▸ **Your goal**
Could you retype the lines below, starting at the line holding "scientific name: Cervus canadensis" and stopping at the line holding "category: thrush", inclusive? Copy them exactly and drop the images.

Stored data:
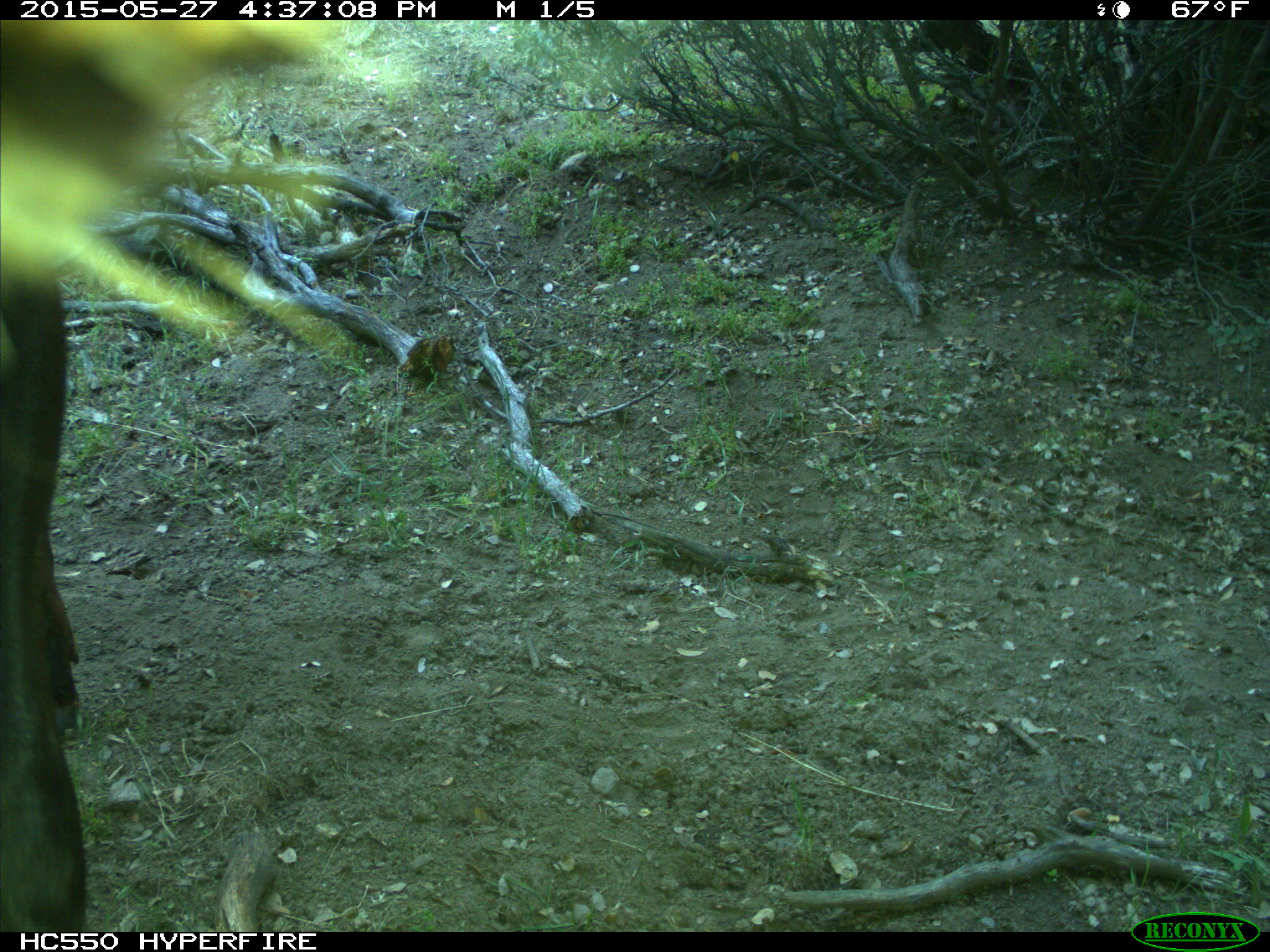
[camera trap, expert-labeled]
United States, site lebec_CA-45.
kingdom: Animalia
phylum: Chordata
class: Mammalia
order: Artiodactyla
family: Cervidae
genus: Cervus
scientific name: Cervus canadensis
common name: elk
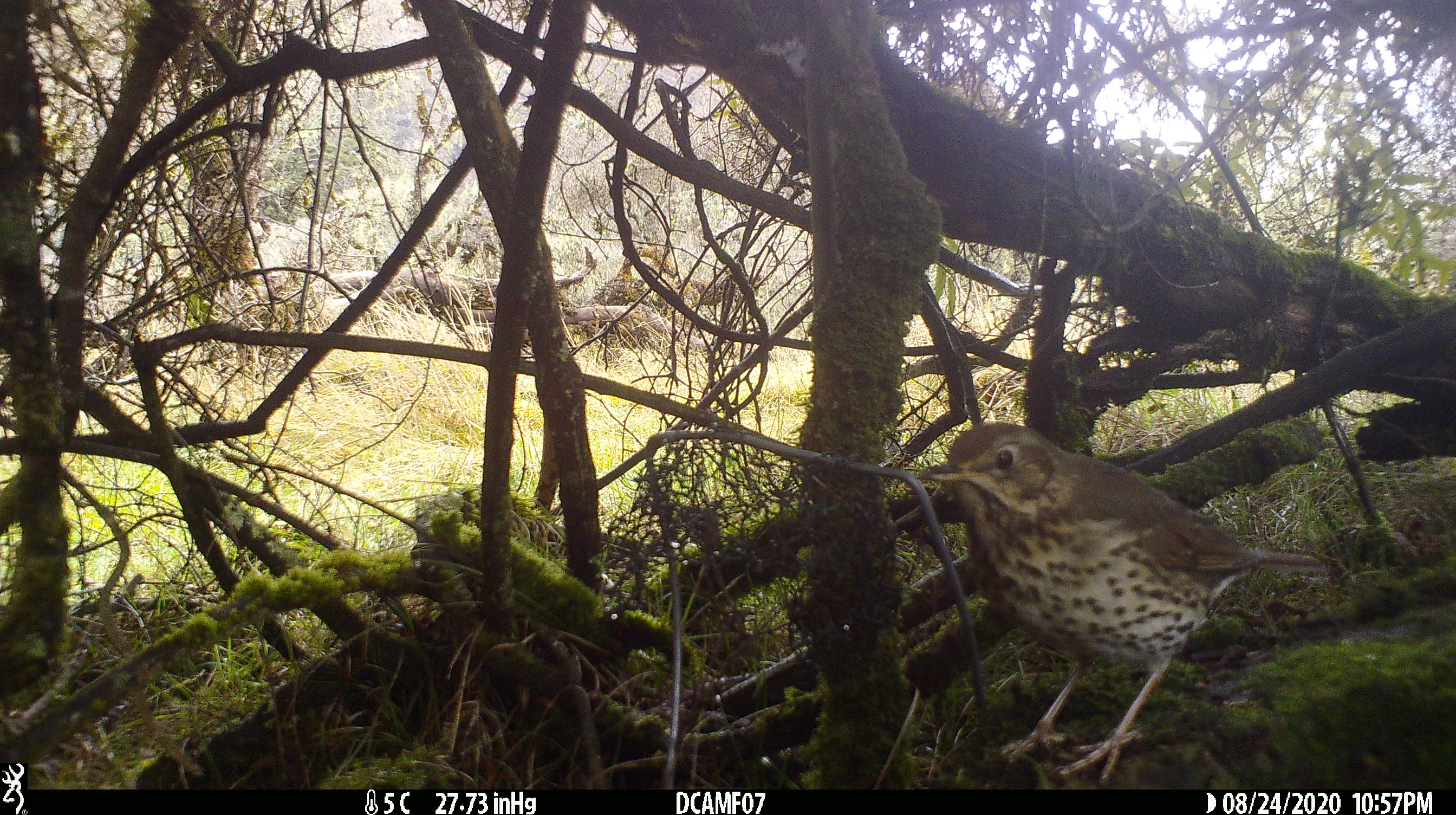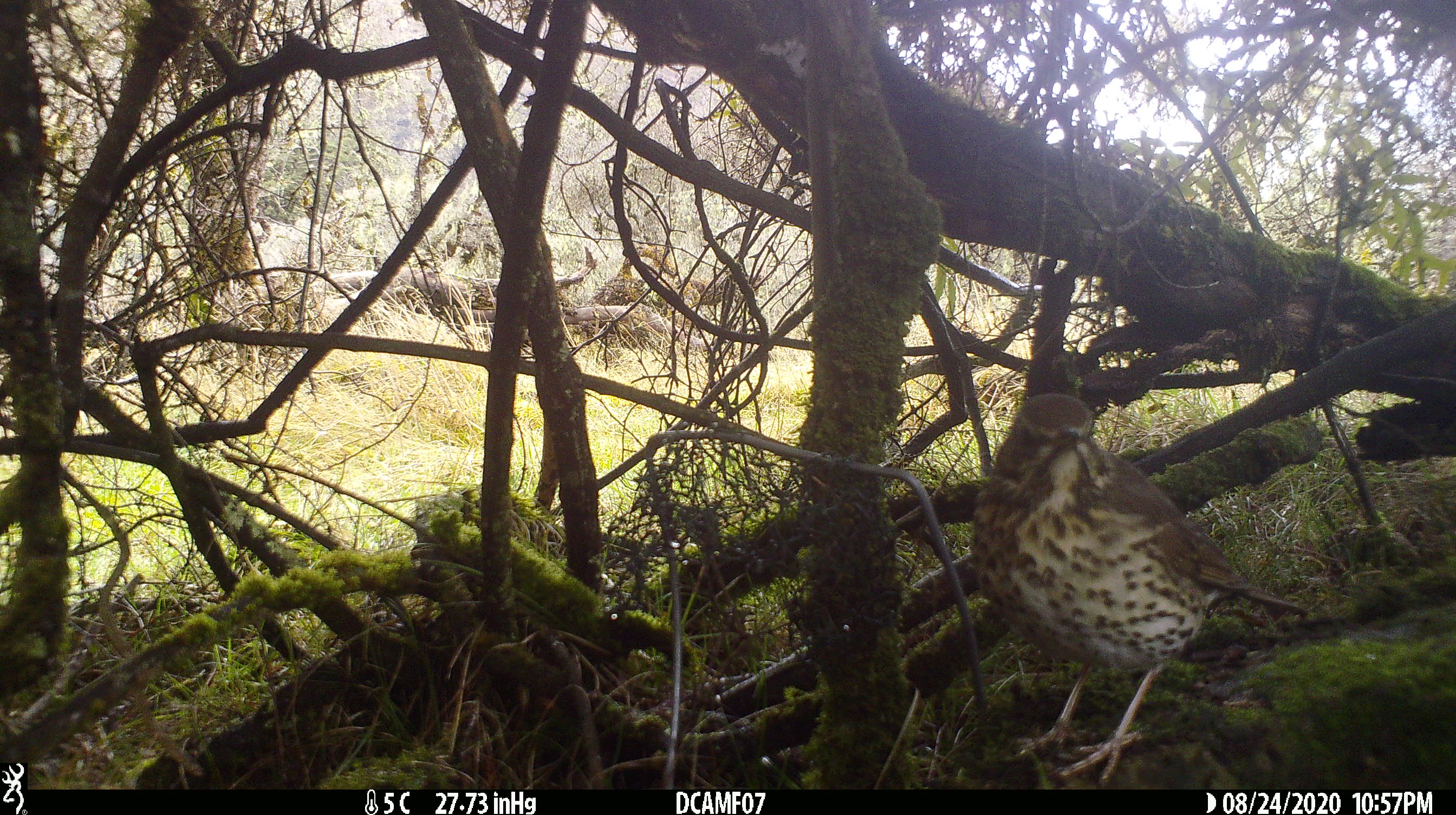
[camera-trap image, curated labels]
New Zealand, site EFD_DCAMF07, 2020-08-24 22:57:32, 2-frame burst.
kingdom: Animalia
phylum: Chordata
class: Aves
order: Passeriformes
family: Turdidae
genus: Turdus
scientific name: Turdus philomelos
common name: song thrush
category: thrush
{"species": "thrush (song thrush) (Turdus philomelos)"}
---
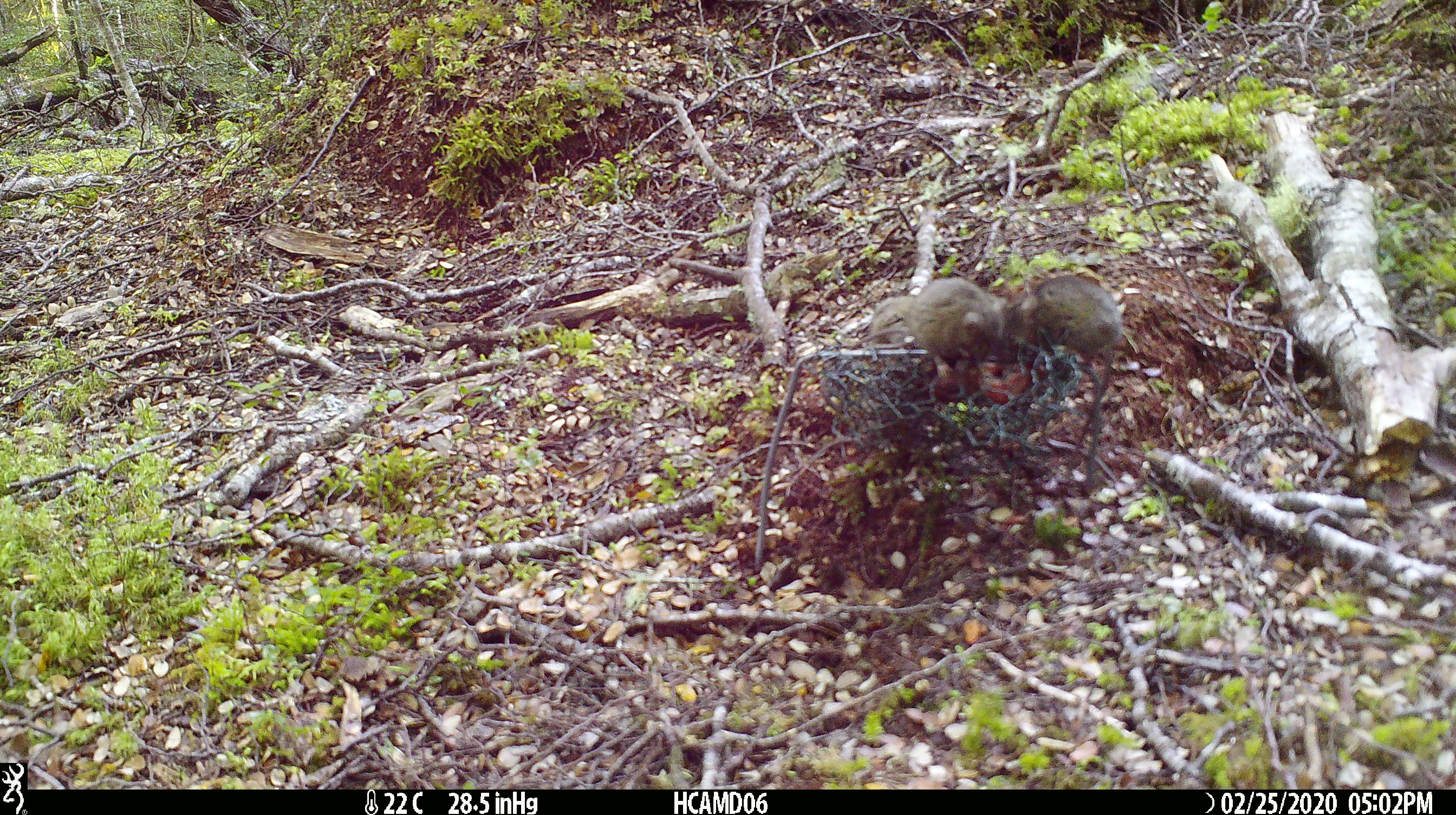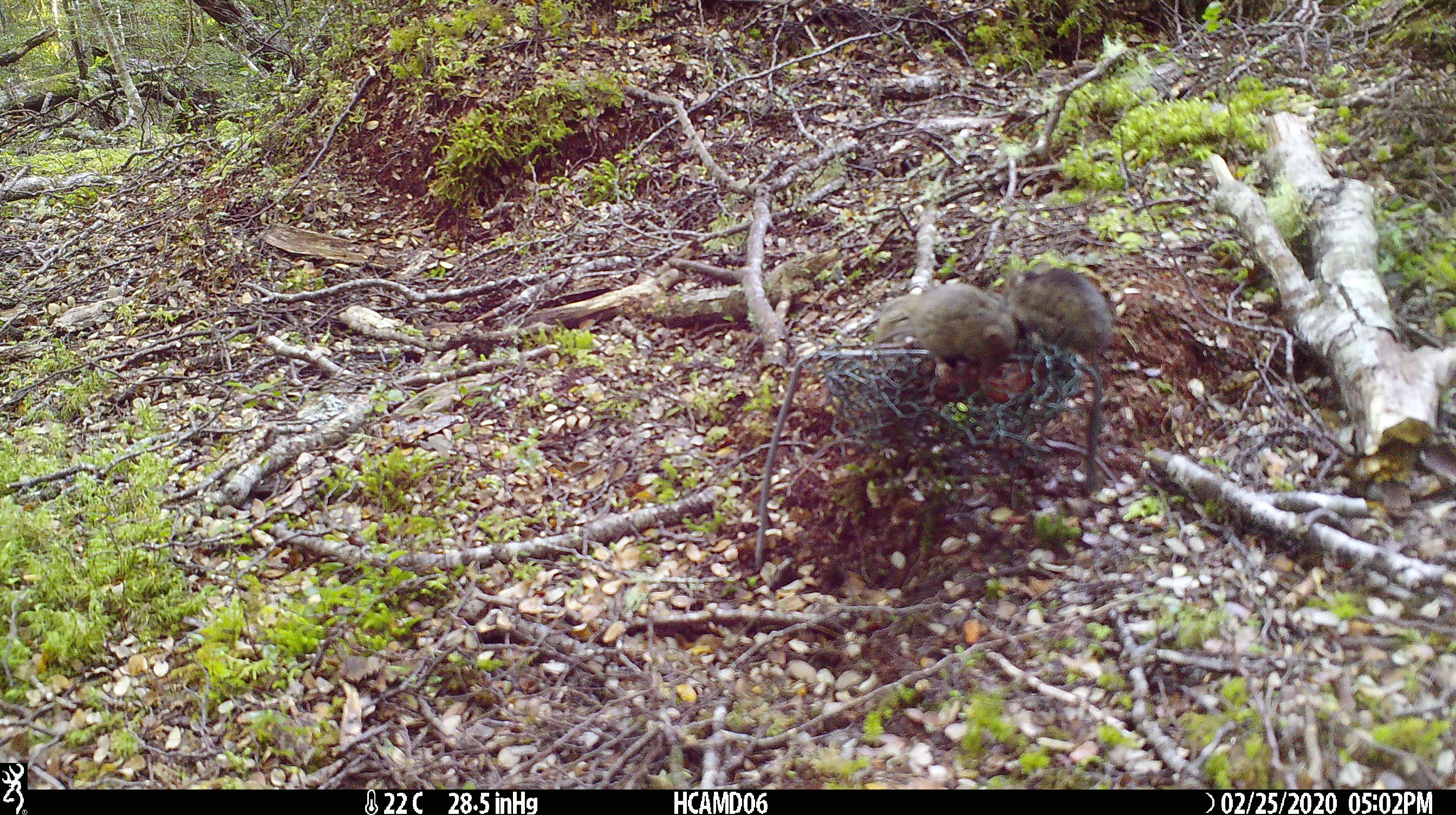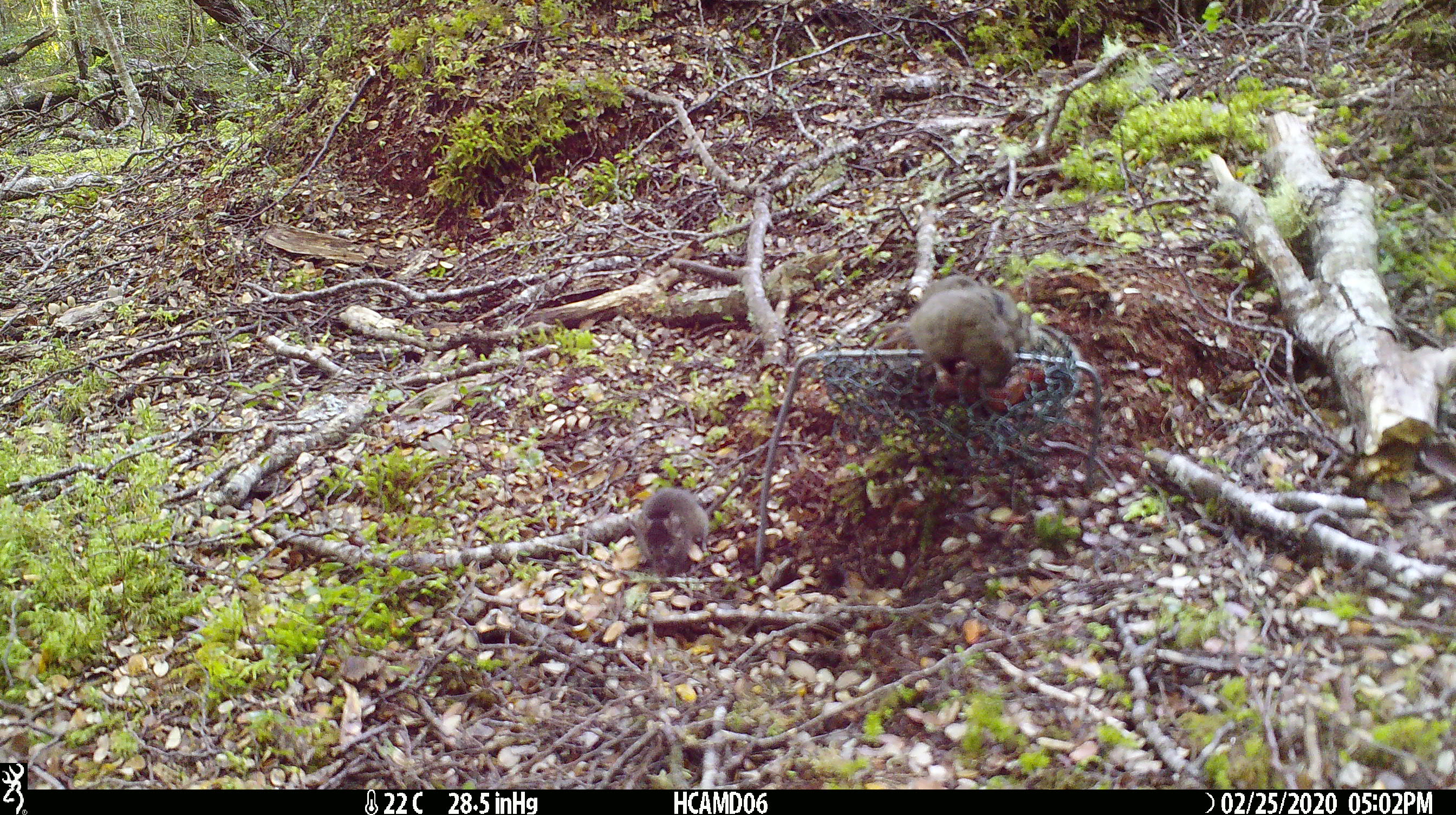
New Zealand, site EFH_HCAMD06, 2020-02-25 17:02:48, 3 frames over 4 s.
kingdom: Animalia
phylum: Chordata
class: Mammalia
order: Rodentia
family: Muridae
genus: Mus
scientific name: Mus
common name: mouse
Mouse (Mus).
==
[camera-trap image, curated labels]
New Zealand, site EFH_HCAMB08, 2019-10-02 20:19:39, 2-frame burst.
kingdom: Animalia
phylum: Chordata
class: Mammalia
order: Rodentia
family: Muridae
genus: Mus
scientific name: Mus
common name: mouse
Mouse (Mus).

▸ **Solution below**
scientific name: Cervus canadensis
common name: elk
[camera-trap image, curated labels]
New Zealand, site EFD_DCAMF07, 2020-08-24 22:57:32, 2-frame burst.
kingdom: Animalia
phylum: Chordata
class: Aves
order: Passeriformes
family: Turdidae
genus: Turdus
scientific name: Turdus philomelos
common name: song thrush
category: thrush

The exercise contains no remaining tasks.